Vorgegebener Text |
□ □ □ □ □
# filme brennen



## DerHeacker (24. März 2004)

hallo habe mal eine frage wie brenne ich mit dem brennerprogramm von suse 9.0 mvcd oder svcd oder vcd filme oder brauche ich dazu ein anderes brennprogramm unter suse.


----------



## Vitei (24. März 2004)

Meinst du k3b? Damit kann man VCDs brennen ggf brauchst du noch zusätzliche Pakete. Ausprobiert habe ich es allerdings noch nie.

Gruß


----------



## DerHeacker (24. März 2004)

was für ein brenner prgramm empfehlst du denn das sowas kann.


----------



## Vitei (24. März 2004)

Och da fragst du den Falschen ich bin nicht der Profi-Brenner hier. Aber k3b ist eines der verbreitesten Brennprogramme, probier es mal aus, wenn es nicht so dein Ding sein wird dann kannst du ja weiter suchen.

Gruß


----------



## DerHeacker (24. März 2004)

okay ich danke dir wünsche dir noch einen schönen abend cui.


----------



## JohannesR (24. März 2004)

DerHaecker, in Zukunft wünsche ich mir von dir, dass du dich an unsere Netiquette hältst. Dein Satzbau sowie die Groß- und Kleinschreibung lassen sehr zu wünschen übrig. Diesmal kommst du noch "straffrei" davon, aber das ist das letzte mal, verstanden?

Danke,
 Johannes


----------



## DerHeacker (24. März 2004)

Okay sorry wuste ich nicht.


----------



## JohannesR (24. März 2004)

Gniii, da kommt ein *Komma* zwischen!

Okay, sorry, wusste ich nicht!

Aber du zeigst ja guten Willen, das find ich schon nett.


----------
□ □ □ □ □
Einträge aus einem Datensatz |
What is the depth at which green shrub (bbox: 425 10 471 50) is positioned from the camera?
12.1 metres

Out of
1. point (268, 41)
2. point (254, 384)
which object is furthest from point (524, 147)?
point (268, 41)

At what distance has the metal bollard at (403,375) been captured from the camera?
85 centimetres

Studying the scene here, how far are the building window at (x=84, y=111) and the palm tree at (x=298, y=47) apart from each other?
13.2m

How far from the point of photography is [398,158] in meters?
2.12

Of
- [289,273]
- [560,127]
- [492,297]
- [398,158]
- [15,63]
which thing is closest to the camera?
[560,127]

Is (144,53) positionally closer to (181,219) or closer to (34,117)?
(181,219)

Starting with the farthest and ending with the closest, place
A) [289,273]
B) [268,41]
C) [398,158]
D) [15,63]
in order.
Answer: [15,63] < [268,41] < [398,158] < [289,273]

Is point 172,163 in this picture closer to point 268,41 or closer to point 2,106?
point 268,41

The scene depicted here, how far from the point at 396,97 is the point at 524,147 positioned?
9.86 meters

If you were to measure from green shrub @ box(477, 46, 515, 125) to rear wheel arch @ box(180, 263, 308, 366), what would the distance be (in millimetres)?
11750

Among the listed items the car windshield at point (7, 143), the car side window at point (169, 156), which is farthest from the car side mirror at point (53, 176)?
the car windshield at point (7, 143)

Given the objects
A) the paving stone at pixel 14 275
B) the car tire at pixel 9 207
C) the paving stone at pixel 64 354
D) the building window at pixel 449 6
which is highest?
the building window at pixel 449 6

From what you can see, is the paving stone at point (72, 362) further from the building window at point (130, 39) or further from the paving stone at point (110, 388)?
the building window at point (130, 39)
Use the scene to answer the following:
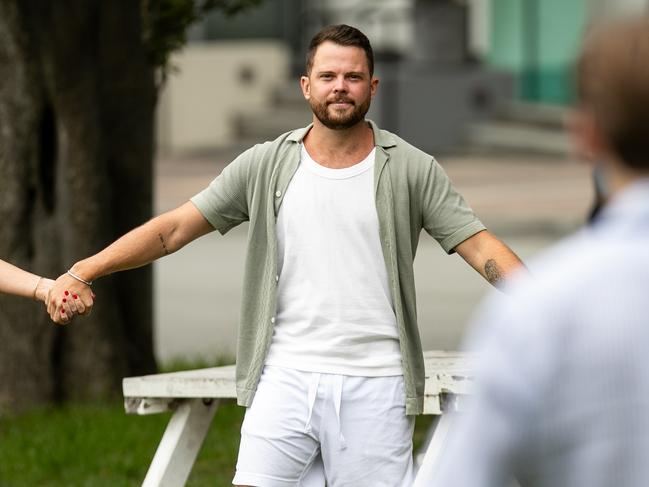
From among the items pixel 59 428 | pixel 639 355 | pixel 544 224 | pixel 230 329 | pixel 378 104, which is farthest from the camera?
pixel 378 104

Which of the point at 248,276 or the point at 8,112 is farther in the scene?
the point at 8,112

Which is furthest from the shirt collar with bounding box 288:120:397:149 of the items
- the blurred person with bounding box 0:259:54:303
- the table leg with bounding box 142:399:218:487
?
the table leg with bounding box 142:399:218:487

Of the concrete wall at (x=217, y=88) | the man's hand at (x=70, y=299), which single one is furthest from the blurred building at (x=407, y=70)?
the man's hand at (x=70, y=299)

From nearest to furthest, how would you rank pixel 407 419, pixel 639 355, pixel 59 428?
pixel 639 355 → pixel 407 419 → pixel 59 428

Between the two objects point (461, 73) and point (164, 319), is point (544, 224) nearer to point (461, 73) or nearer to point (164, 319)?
point (164, 319)

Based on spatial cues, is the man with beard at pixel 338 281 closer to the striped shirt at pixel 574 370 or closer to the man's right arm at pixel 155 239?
the man's right arm at pixel 155 239

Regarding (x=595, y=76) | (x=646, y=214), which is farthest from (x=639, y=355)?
(x=595, y=76)

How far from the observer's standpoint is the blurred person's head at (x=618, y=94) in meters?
2.12

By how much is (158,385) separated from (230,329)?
6.52 meters

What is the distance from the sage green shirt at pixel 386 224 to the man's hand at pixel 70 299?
47cm

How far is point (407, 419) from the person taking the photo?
15.0 ft

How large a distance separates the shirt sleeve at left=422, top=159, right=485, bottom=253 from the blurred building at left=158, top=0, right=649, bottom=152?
67.4 feet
□ □ □ □ □
Aufgabenstellung 1 | Zitiere den Forenthread über das Brennen von Filmen unter SuSE vollständig und ohne jede Abweichung.
Aufgabenstellung 2 | Gib aus den Datenzeilen den Abschnitt wortgetreu aus, der mit der Zeile beginnt, die „Between the two“ enthält, und mit der letzten Datenzeile endet, beide Grenzzeilen eingeschlossen.

Vollständige Antwort 1 |
# filme brennen



## DerHeacker (24. März 2004)

hallo habe mal eine frage wie brenne ich mit dem brennerprogramm von suse 9.0 mvcd oder svcd oder vcd filme oder brauche ich dazu ein anderes brennprogramm unter suse.


----------



## Vitei (24. März 2004)

Meinst du k3b? Damit kann man VCDs brennen ggf brauchst du noch zusätzliche Pakete. Ausprobiert habe ich es allerdings noch nie.

Gruß


----------



## DerHeacker (24. März 2004)

was für ein brenner prgramm empfehlst du denn das sowas kann.


----------



## Vitei (24. März 2004)

Och da fragst du den Falschen ich bin nicht der Profi-Brenner hier. Aber k3b ist eines der verbreitesten Brennprogramme, probier es mal aus, wenn es nicht so dein Ding sein wird dann kannst du ja weiter suchen.

Gruß


----------



## DerHeacker (24. März 2004)

okay ich danke dir wünsche dir noch einen schönen abend cui.


----------



## JohannesR (24. März 2004)

DerHaecker, in Zukunft wünsche ich mir von dir, dass du dich an unsere Netiquette hältst. Dein Satzbau sowie die Groß- und Kleinschreibung lassen sehr zu wünschen übrig. Diesmal kommst du noch "straffrei" davon, aber das ist das letzte mal, verstanden?

Danke,
 Johannes


----------



## DerHeacker (24. März 2004)

Okay sorry wuste ich nicht.


----------



## JohannesR (24. März 2004)

Gniii, da kommt ein *Komma* zwischen!

Okay, sorry, wusste ich nicht!

Aber du zeigst ja guten Willen, das find ich schon nett.


----------

Vollständige Antwort 2 |
Between the two objects point (461, 73) and point (164, 319), is point (544, 224) nearer to point (461, 73) or nearer to point (164, 319)?
point (164, 319)

Based on spatial cues, is the man with beard at pixel 338 281 closer to the striped shirt at pixel 574 370 or closer to the man's right arm at pixel 155 239?
the man's right arm at pixel 155 239

Regarding (x=595, y=76) | (x=646, y=214), which is farthest from (x=639, y=355)?
(x=595, y=76)

How far from the observer's standpoint is the blurred person's head at (x=618, y=94) in meters?
2.12

By how much is (158,385) separated from (230,329)?
6.52 meters

What is the distance from the sage green shirt at pixel 386 224 to the man's hand at pixel 70 299?
47cm

How far is point (407, 419) from the person taking the photo?
15.0 ft

How large a distance separates the shirt sleeve at left=422, top=159, right=485, bottom=253 from the blurred building at left=158, top=0, right=649, bottom=152?
67.4 feet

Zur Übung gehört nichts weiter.